Years ago — no, wait, it was last Wednesday — I planned to have a post today about the SEC enforcement action against Baxter International. We all know what happened next, and after that, what compliance professional can focus on internal controls right now?
Since Vladimir Putin invaded Ukraine last week, I’ve been trying to think of a useful compliance analysis for the horror unfolding in that part of the world. Perhaps in the fullness of time those angles will emerge: how to implement the new sanctions unleashed by the West, how to factor expanded export controls into your global sales efforts, what new risks to disclose in the 10-Q. At least some voices in the compliance world have already published resources along those lines, and I’ll append them to this post further down.
Still, as much as I appreciate those efforts, corporations have bigger immediate concerns. This crisis, wholly created by Putin, feels to me like one of those moments people will remember for the rest of their lives. It evokes very human responses of fear, outrage, admiration (for Volodymyr Zelenskyy and so many others in Ukraine), uncertainty, and exhaustion.
Until the crisis passes — and we have no idea when that will be, or what form that resolution will take — it will transform how people think, feel, and behave, every day. Corporate leaders need to think about the profound effect this moment is having on their workforce, and how they want their organizations to respond to it.
I suppose one blunt issue is that companies must choose a side: the Western values of democracy and rule of law; or the amoral pursuit of profit even in Putin’s malignant shadow.
So far, Western businesses are breaking in favor of the West. One business after another — airlines, shipping services, banks, and more — is racing to cut all ties with Russia. That’s no surprise, and certainly the pressure and exhortations from Western governments make the choice an easy one for most businesses.
But it matters. Customers, employees, and business partners all need to see that institutions larger than they are taking a stand against Putin’s aggression — even though that might hurt profits; even though those CEOs have scarcely a better sense of how this frightening period will end any more than of the rest of us. Because we, individual people, are terrified of where Putin might take the world next, and need the assurance that comes from institutions larger than ourselves.
So when we see those institutions take action that aligns with our moral instinct, that matters. Even if you take those actions simply to satisfy looming regulatory compliance obligations, the “why” doesn’t matter to the human psyche. The doing of it does. That’s what makes people feel like they’re not alone. That’s what gives us resolve.
* * *
Some other thoughts, in no particular order…
I don’t know about you, but since Putin’s invasion began I’ve had a low-grade knot in my stomach. My appetite has diminished. I haven’t slept terribly well, or had the focus to exercise as I usually do.
Earlier today I realized when I last felt like this: March 2020, when the pandemic lockdowns began and everyone quietly worried whether the world was about to unravel. So I’ve been thinking about the ethics and compliance challenges that emerged then, and what that moment can tell us about the ethics and compliance challenges that might emerge now.
For example, in those first few weeks of lockdown, employee calls to ethics and compliance hotlines actually rose, somewhat sharply. Why? Because, compliance hotline managers told me, employees were scared for their futures. Would they get sick at work? Would the company try to preserve their jobs, even if business dried up? What were they supposed to do next?

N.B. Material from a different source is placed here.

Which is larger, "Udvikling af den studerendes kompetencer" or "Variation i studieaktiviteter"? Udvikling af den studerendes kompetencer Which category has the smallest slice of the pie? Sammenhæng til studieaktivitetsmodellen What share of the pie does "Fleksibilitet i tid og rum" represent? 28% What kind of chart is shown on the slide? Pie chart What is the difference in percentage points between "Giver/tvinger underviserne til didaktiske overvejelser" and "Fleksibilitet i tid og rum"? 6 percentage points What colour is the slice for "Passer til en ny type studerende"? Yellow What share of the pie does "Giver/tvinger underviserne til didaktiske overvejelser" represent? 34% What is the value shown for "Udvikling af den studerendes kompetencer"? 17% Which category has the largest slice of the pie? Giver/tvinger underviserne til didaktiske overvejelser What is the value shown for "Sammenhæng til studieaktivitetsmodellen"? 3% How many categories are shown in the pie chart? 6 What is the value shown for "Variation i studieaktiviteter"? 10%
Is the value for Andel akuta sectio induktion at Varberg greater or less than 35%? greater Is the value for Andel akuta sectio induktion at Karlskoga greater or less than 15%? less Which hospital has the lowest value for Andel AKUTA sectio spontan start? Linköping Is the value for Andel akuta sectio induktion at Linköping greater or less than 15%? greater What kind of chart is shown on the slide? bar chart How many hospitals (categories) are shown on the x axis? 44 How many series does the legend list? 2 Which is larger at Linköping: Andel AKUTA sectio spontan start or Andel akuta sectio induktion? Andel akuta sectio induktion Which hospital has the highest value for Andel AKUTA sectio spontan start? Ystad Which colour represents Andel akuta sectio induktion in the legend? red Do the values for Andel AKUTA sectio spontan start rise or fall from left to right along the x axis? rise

The specific questions today might be different, but I suspect a lot of people are again scared for their futures — especially those in Ukraine and Russia, but even we in the rest of the world who might suffer considerable economic hardship. They’ll be looking for institutions larger than themselves for guidance.
* * *
I also have several compliance officer friends in both Russia and Ukraine. In the last few days I reached out to all of them, to say that I hope they are well and can stay safe.
To the Russians in particular I stress: Americans know the Russian people are not our enemy. I have no idea how far that message might travel once it reaches Russian ears, but I believe it’s important for all of us in the West to say it as often as we can. (For the record, the Russians who have replied to me so far have, to a person, expressed deep shame and horror at what Putin has done, and fear for the future of their country.)
The Ukrainians I’ve reached have all said they are safe so far. I pray for them every night. Reaching out to them from our perch in the West isn’t much, but we should all do the same.
* * *
I promised a list of more practical resources about sanctions. Here are some.
Two updates from the Office of Foreign Assets Control: one from Thursday, Feb. 24; and another from Friday, Feb. 25. (I would also suggest compliance officers check OFAC’s list of recent actions daily for fresh updates.)
CISA, the top U.S. cybersecurity agency, issued a bulletin last week on steps companies should take immediately to prepare for possible cyber attacks from Russia.
United Kingdom’s main page for information on U.K. sanctions against Russia.
And if you are wondering what you, personally, can do to help Ukrainians in this crisis, you can’t go wrong supporting Chef José Andrés and the World Central Kitchen. It is already on the ground (even in Ukraine) providing hot meals to refugees.